For the first round of the so-called Levelling Up Fund, £1.7bn has been allocated to towns and cities across the UK.

Most of the policies apply to England only, but the government insists levelling up is a UK-wide initiative and it wishes to work with the devolved administrations in Scotland, Wales and Northern Ireland to achieve this.

When Panorama sent freedom-of-information requests to 100 councils representing the most deprived areas in England, it found that 28 councils had had all their bids rejected. This included 18 areas that were on the government's top priority list, including Knowsley and Blackpool.

Meanwhile, 38 councils won all, or some, of the money they requested, and 34 councils did not submit a bid in this round.

A second round for the fund will open for applications at the end of May.

The Ministry for Housing, Communities and Local Government was renamed the Department for Levelling Up, Housing and Communities in 2021.

Economist Nicola Headlam, who worked for the ministry before its rebrand, said asking councils to bid against each other was not the right approach.

"A beauty contest around who gets the money, that's not really how I would do it," she said.

She also said that affluent places could have more resources to write better proposals.

Mr Gove said his department was deploying levelling up directors, who lived in the relevant areas, to assist with bids.

"How can you possibly call it levelling up?" So said one council to us - in one of the poorest parts of England - when it was rejected from round one of the Levelling Up Fund, having previously been rejected for another fund, the Towns Fund.

They were also told they wouldn't get written feedback, only verbal.

But they were told one of the problems, as ministers saw it, was with "deliverability" - whether they could pull off what they were promising.

It strikes to the heart of two points of contention around the mechanisms the government is using to "level up".

Firstly, the competitive element between local authorities.
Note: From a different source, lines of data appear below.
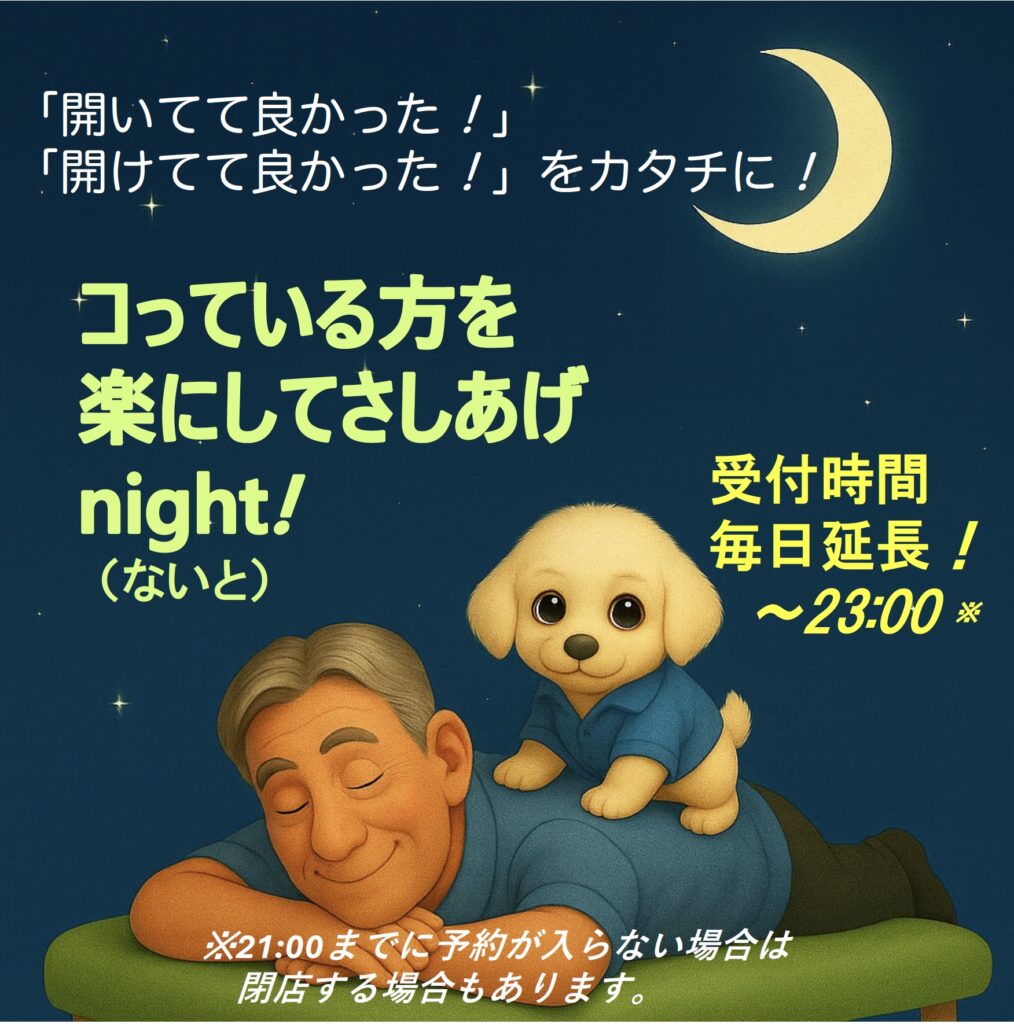 ✨🌙 受付時間が毎日23:00まで延長になります! 🌙✨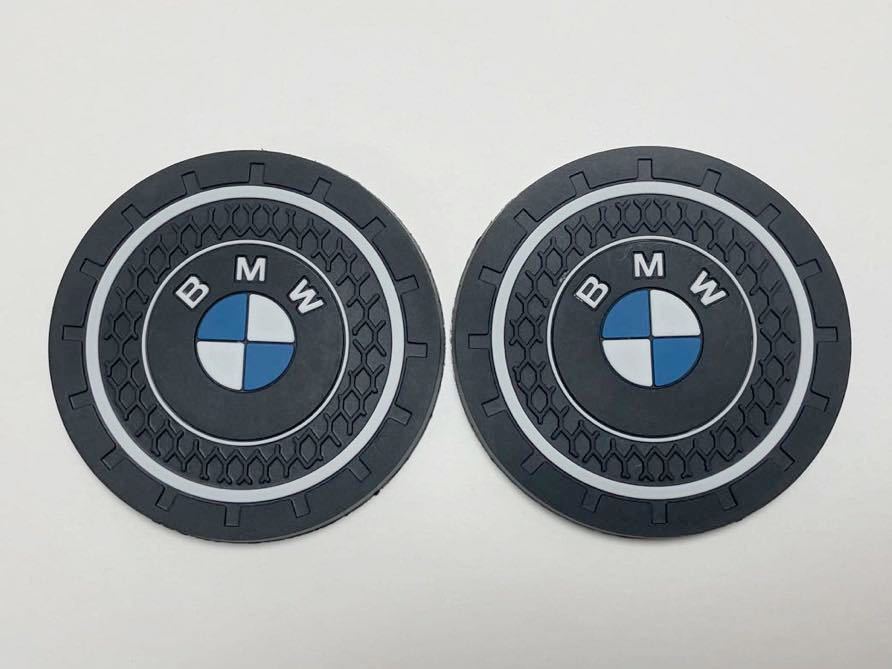 BMW ドリンク コースター 2枚 72mm!拍卖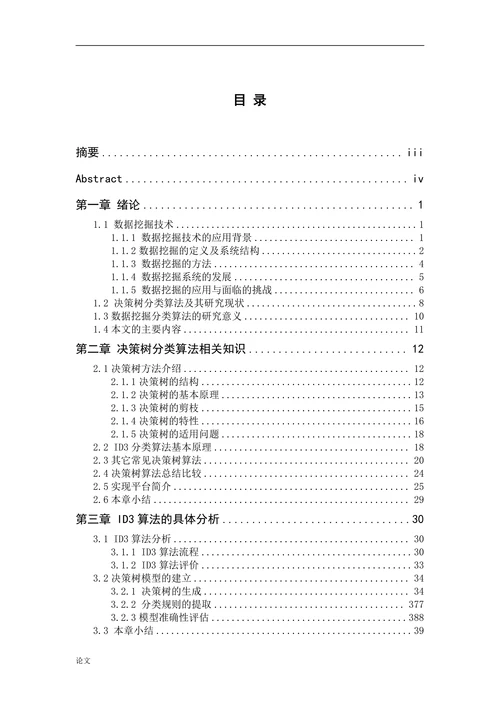 针对数据挖掘的决策树分类算法的研究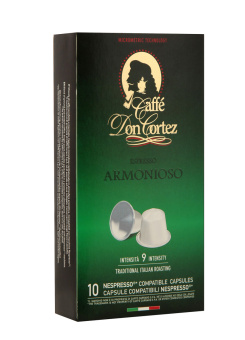 Кофе в капсулах системы Nespresso Don Cortez ARMONIOSO 10 шт., Италия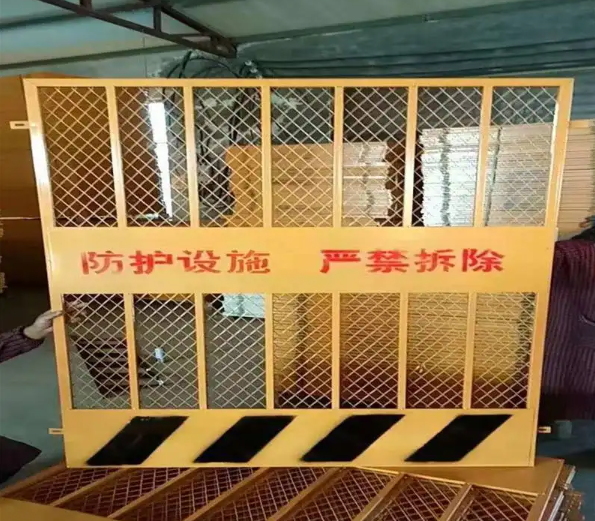 工地臨邊護(hù)欄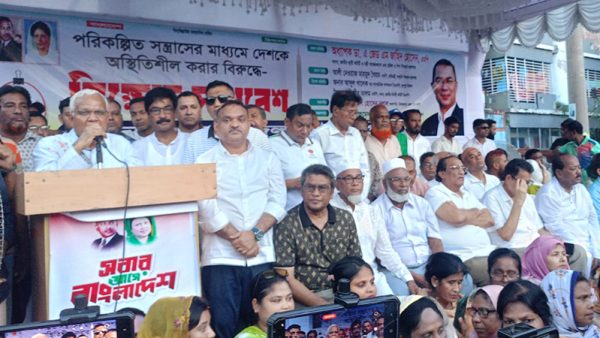 স্বৈরাচার ও তার দোসরদের সঙ্গে কোনো আপস নয়: সমাজকল্যাণমন্ত্রী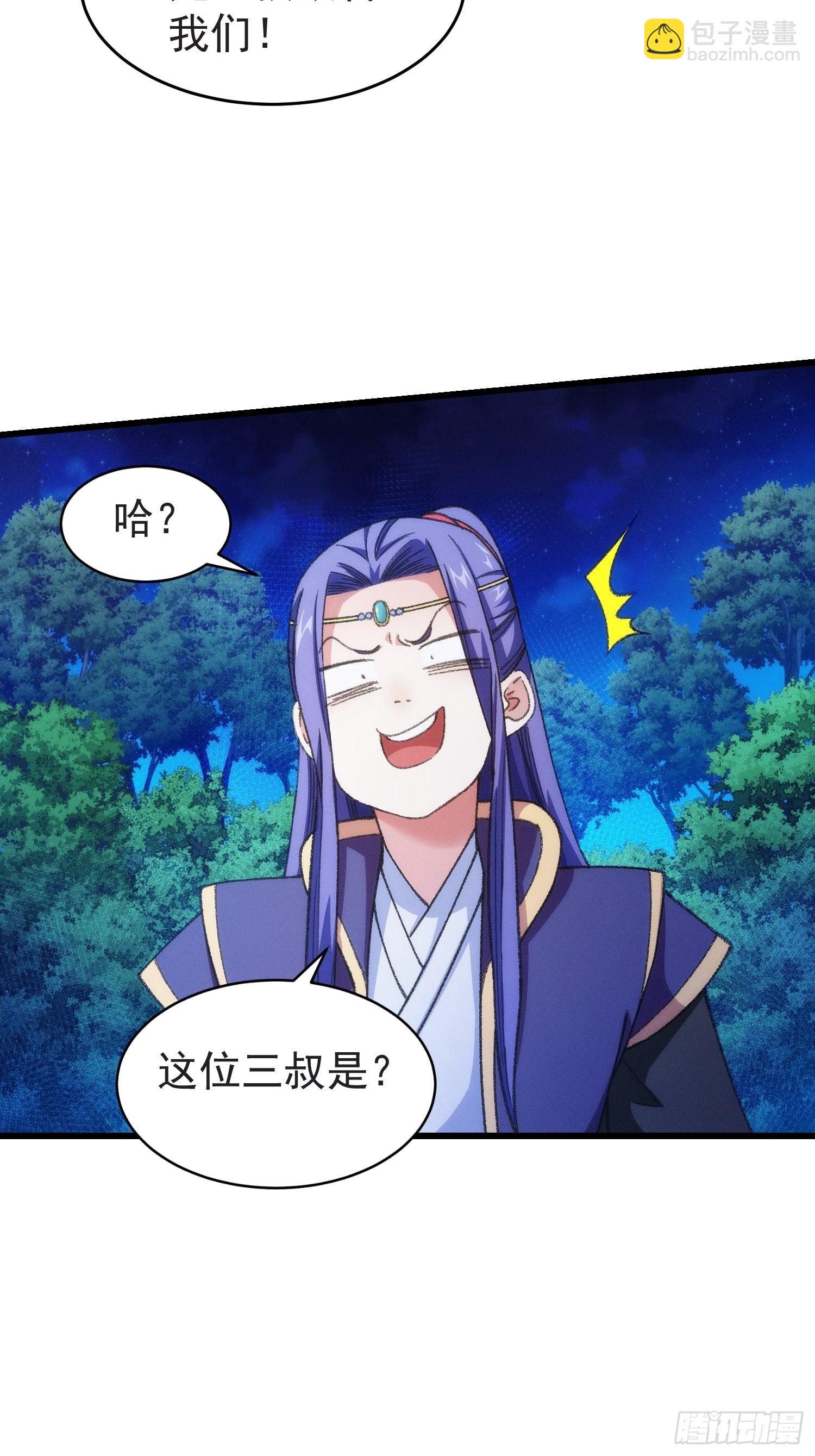 第21话 兄弟你这是主角模板-第23话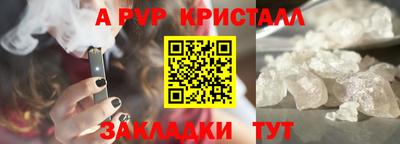 экстази Апрелевка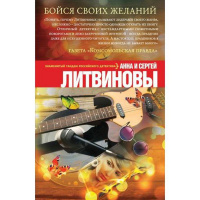 Книга "Детектив. Бойся своих желаний" Литвинова А. 352стр. 978-5-699-47714-2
Some see it as a beauty pageant that wastes public money, but the government insists this ensures properly thought-through plans that spend taxpayers' money wisely.

And secondly, how the idea of who is deserving of support is arrived at.

The 12 levelling up missions in full

  • Increase pay, employment and productivity in all areas of the UK, with each one containing a "globally competitive city"
  • Raise public investment in research and development outside the south east of England by 40%
  • Eliminate illiteracy and innumeracy by refocusing education spending on the most disadvantaged parts of the country
  • Increase the number of people completing high-quality skills training
  • Bring the rest of the country's public transport "significantly closer" to London standards
  • Provide access to gigabit-capable broadband nationwide by 2030 and 5G mobile data coverage for the "large majority" of households
  • Create more first-time homebuyers in all areas, and reduce the number of "non-decent rented homes" by 50%
  • Narrow the gap of healthy life expectancy between the areas where it is lowest and highest
  • Improve "well-being" in every area of the UK
  • Increase "pride of place", such as people's satisfaction with their town centre and engagement in local culture and community
  • Reduce murder, manslaughter, serious violence and neighbourhood crime, especially in the worst-affected areas
  • Give every part of England that wants it a devolution deal, with more regional powers and simplified, long-term funding

Panorama's Fixing Unfair Britain: Can Levelling Up Deliver? is on BBC One at 20:00 BST on Monday 9 May

Data methodology: Data gathered under Freedom of Information requests to lower tier local authorities. We have excluded any bids made at a county council or combined authority level as these had more limited eligibility criteria for the Levelling Up Fund. We used the Index of Multiple Deprivation 2019 'rank of average rank' summary measure. Corby has been excluded due to boundary changes, so we included the 101st-ranked local authority Nuneaton and Bedworth.